Through the acquisition, Uber will merge Postmates with its own delivery service, Uber Eats. The combined entity will own about a third of America’s food delivery market, according to market analytics firm Edison Trends.
The Postmates acquisition is the latest move in Uber’s pandemic survival plan. Since the coronavirus outbreak in the U.S. in January, Uber’s revenue from ride-sharing has plummeted more than 80 percent, forcing the company to slash 25 percent of its workforce (not including contract drivers) and put a hold on expensive, innovative projects, including self-driving vehicles.
On the bright side, Uber Eats has given a ray of hope to the ride-hailing giant as demand for food takeout and delivery surges during the coronavirus lockdown. In the second quarter, orders placed through Uber Eats jumped 100 percent from a year ago, according to Uber CEO Dara Khosrowshahi. And, expecting partial quarantine measures to stay in effect across the nation for the foreseeable future, Uber may soon expand delivery services to more categories.

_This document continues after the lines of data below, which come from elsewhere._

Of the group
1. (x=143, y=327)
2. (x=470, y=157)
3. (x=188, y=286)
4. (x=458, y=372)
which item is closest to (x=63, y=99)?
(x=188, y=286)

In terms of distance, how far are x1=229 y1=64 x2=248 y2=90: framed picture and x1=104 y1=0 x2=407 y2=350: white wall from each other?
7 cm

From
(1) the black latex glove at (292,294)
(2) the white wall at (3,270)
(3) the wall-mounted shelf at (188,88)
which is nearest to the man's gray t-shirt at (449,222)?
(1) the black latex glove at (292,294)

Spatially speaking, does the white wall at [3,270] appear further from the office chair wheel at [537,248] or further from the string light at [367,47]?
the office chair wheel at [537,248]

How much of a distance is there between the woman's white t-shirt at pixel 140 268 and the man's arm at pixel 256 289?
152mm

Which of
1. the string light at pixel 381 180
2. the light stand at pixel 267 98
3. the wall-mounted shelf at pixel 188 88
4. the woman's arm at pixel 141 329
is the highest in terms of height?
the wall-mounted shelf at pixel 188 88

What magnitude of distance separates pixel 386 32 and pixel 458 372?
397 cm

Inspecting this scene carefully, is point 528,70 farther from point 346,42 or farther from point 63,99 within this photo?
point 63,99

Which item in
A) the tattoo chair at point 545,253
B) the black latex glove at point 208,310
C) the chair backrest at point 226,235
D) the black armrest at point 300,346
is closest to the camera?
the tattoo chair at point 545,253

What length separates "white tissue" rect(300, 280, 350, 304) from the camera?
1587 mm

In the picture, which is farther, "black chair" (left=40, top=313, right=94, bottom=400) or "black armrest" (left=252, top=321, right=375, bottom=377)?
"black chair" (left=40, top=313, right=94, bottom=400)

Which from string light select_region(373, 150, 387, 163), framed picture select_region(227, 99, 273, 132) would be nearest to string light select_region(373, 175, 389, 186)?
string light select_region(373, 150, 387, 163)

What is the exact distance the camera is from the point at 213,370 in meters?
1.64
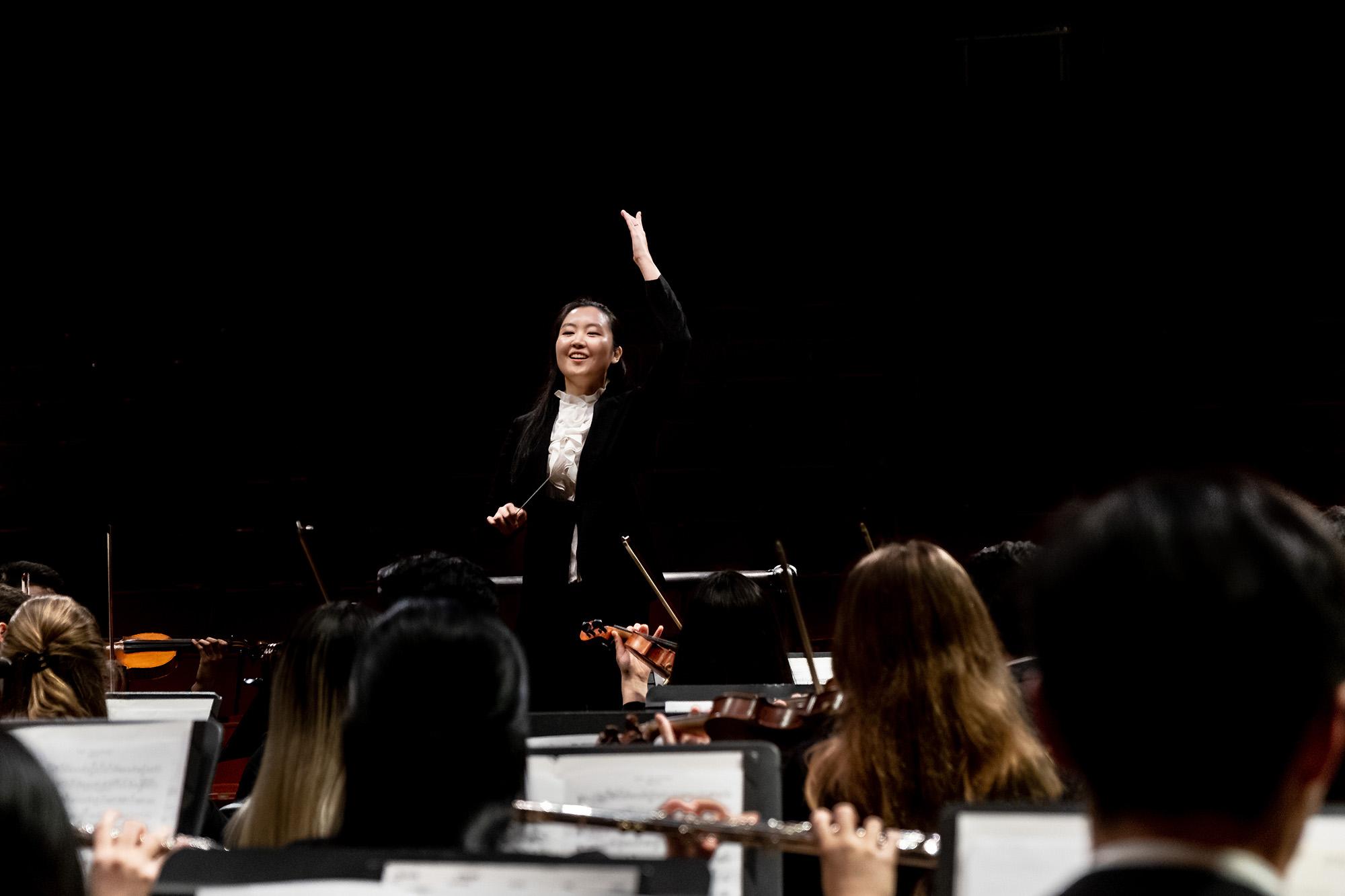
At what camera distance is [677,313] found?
3.77 metres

“Uber and Postmates have long shared a belief that platforms like ours can power much more than just food delivery—they can be a hugely important part of local commerce and communities, all the more important during crises like COVID-19,” Khosrowshahi said in a statement on Monday.
On-demand delivery service is a relatively new industry in the U.S., but the space is already saturated by an oligarchy of a handful of players who are constantly eyeing each other to form a true monopoly.
Not long ago, Uber was reportedly in talks to acquire Postmates’ rival, GrubHub, for as much as $6 billion. The deal fell apart last month after GrubHub sold itself to Europe-based Just Eat Takeaway.
Separately, Postmates had discussed possible mergers with GrubHub, too, as well as Doordash (DASH), the largest food delivery service in the U.S., before striking a deal with Uber, multiple people familiar with the talks told The New York Times.
As of 2019, DoorDash owned 35 percent of the U.S. food delivery market, followed by Uber Eats’ 25 percent and GrubHub’s 23 percent, per Edison Trends.